Extracted text:
◇ ◇ ◇ ◇ ◇
A daring post-apocalyptic novel from a powerful rising literary voice.

With winter looming, a small northern Anishinaabe community goes dark. Cut off, people become passive and confused. Panic builds as the food supply dwindles. While the band council and a pocket of community members struggle to maintain order, an unexpected visitor arrives, escaping the crumbling society to the south. Soon after, others follow. 

The community leadership loses its grip on power as the visitors manipulate the tired and hungry to take control of the reserve. Tensions rise and, as the months pass, so does the death toll due to sickness and despair. Frustrated by the building chaos, a group of young friends and their families turn to the land and Anishinaabe tradition in hopes of helping their community thrive again. Guided through the chaos by an unlikely leader named Evan Whitesky, they endeavor to restore order while grappling with a grave decision. 

Blending action and allegory, Moon of the Crusted Snow upends our expectations. Out of catastrophe comes resilience. And as one society collapses, another is reborn.
◇ ◇ ◇ ◇ ◇
Spatial question records
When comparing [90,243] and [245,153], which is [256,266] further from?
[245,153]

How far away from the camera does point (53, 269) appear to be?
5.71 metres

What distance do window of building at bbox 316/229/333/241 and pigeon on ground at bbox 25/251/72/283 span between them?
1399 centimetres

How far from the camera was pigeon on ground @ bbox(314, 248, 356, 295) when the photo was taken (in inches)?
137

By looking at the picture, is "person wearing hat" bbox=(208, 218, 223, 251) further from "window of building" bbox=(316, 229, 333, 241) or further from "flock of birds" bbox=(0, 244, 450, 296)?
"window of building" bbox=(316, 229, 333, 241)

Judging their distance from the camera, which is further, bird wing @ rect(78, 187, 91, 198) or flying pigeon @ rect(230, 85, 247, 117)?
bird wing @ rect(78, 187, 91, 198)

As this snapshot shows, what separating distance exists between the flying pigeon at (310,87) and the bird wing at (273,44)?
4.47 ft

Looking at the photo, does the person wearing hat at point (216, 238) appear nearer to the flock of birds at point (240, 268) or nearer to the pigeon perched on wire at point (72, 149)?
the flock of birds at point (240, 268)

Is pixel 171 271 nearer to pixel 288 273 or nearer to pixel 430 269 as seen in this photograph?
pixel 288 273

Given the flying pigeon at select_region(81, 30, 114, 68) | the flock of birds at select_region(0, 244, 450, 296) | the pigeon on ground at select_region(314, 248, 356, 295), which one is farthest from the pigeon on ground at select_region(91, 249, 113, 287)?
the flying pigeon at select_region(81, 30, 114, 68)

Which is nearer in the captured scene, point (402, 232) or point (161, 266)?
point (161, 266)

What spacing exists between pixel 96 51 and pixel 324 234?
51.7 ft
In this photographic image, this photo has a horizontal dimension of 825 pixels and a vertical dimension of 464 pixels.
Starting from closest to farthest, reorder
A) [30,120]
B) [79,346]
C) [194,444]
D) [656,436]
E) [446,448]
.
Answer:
◇ ◇ ◇ ◇ ◇
Work to do:
A. Answer these questions from the book description:
(i) What kind of community goes dark as winter approaches?
(ii) Whom do the visitors manipulate to take control of the reserve?
(iii) What is the name of the unlikely leader?
B. Translate this sentence from the book description into French: "Panic builds as the food supply dwindles."
C. Set down the stretch of the book description from "The community leadership" through "a grave decision." without any changes.
None of the data is needed.

Answers for the exercise:
A.
(i) A small northern Anishinaabe community
(ii) The tired and hungry
(iii) Evan Whitesky

B. La panique monte à mesure que les réserves de nourriture diminuent.

C.
The community leadership loses its grip on power as the visitors manipulate the tired and hungry to take control of the reserve. Tensions rise and, as the months pass, so does the death toll due to sickness and despair. Frustrated by the building chaos, a group of young friends and their families turn to the land and Anishinaabe tradition in hopes of helping their community thrive again. Guided through the chaos by an unlikely leader named Evan Whitesky, they endeavor to restore order while grappling with a grave decision.